▸ Passage for review

= Beginning of Section =

Pope Francis gives the angelus blessing and sermon. (CNA)
Pope Francis gives the angelus blessing and sermon. (CNA)
" The only fear which a disciple should have is to lose this divine gift, this closeness to and friendship with God, to stop living according to the Gospel, thereby experiencing moral death, which is the effect of sin. " Pope Francis Catechesis June 21


VATICAN CITY — Pope Francis on Sunday encouraged Christians to fear sin, not the hostility, violence, or persecution they may face when sharing the Gospel with the world.

“Jesus advises these disciples of yesterday and today who suffer persecution: ‘do not fear those who kill the body but cannot kill the soul,’” the pope said Sunday from a window overlooking St. Peter’s Square.

Speaking before the Angelus prayer, he said, “there is no need to be frightened of those who seek to extinguish the evangelizing force with arrogance and violence.”

In his catechesis, Francis reflected on the day’s Gospel, with Jesus’ exhortation to his disciples to “not be afraid.”

The pope also spoke about the many Christians persecuted around the world even today. “They suffer for the Gospel with love, they are the martyrs of our day,” he said.

But those who persecute “can do nothing against the soul,” he pointed out, emphasizing that no one can take away your union with God.

“The only fear which a disciple should have is to lose this divine gift, this closeness to and friendship with God, to stop living according to the Gospel, thereby experiencing moral death, which is the effect of sin,” he stated.

Pope Francis said in addition to persecution, another tangible situation a disciple of Jesus may find him or herself facing is hostility toward the faith and the Word of God.

Jesus encourages his disciples, he noted, to proclaim the Gospel “from the housetops” to counteract those “who would like to stifle the Word of God by sugar-coating it, by watering it down or by silencing those who proclaim it.”

= End of Section =

▸ What to produce
Continue the report on Pope Francis's Angelus remarks about fear and persecution from the point where it stops.

▸ Material supplied
= Beginning of Section =

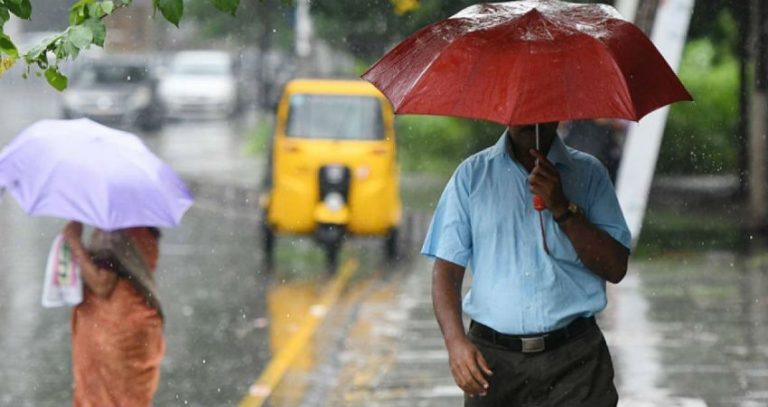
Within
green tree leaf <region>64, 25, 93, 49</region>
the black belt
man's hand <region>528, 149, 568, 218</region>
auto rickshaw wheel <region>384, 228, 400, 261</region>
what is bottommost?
auto rickshaw wheel <region>384, 228, 400, 261</region>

= End of Section =

▸ Reply
Francis said spiritual aridity is another trial Christians can face, but “we must not be afraid of it. The Father takes care of us because we are greatly valued in His eyes.”

“What is important is the frankness, the courage of our witness, of our witness of faith: ‘recognizing Jesus before others’ and continuing to do good,” he underlined.

After praying the Angelus, a traditional Marian prayer, the pope addressed fathers on what is celebrated as Father’s Day in some countries, such as Argentina and the United States.

He said: “I assure my closeness and prayer to all fathers. We all know that being father is not an easy task: therefore, let us pray for them.”

“I remember in a special way also our fathers who continue to protect us from heaven,” he added.

He also greeted young people on the feast day of St. Aloysius Gonzaga, “a young man full of love for God and for his neighbor; he died very young, here in Rome, as a result of caring for plague victims.”

“I entrust young people throughout the world to his intercession.”

Pope Francis recalled the coronavirus pandemic and some of its consequences, drawing attention to the plight of refugees, one day after the UN’s commemoration of World Refugee Day.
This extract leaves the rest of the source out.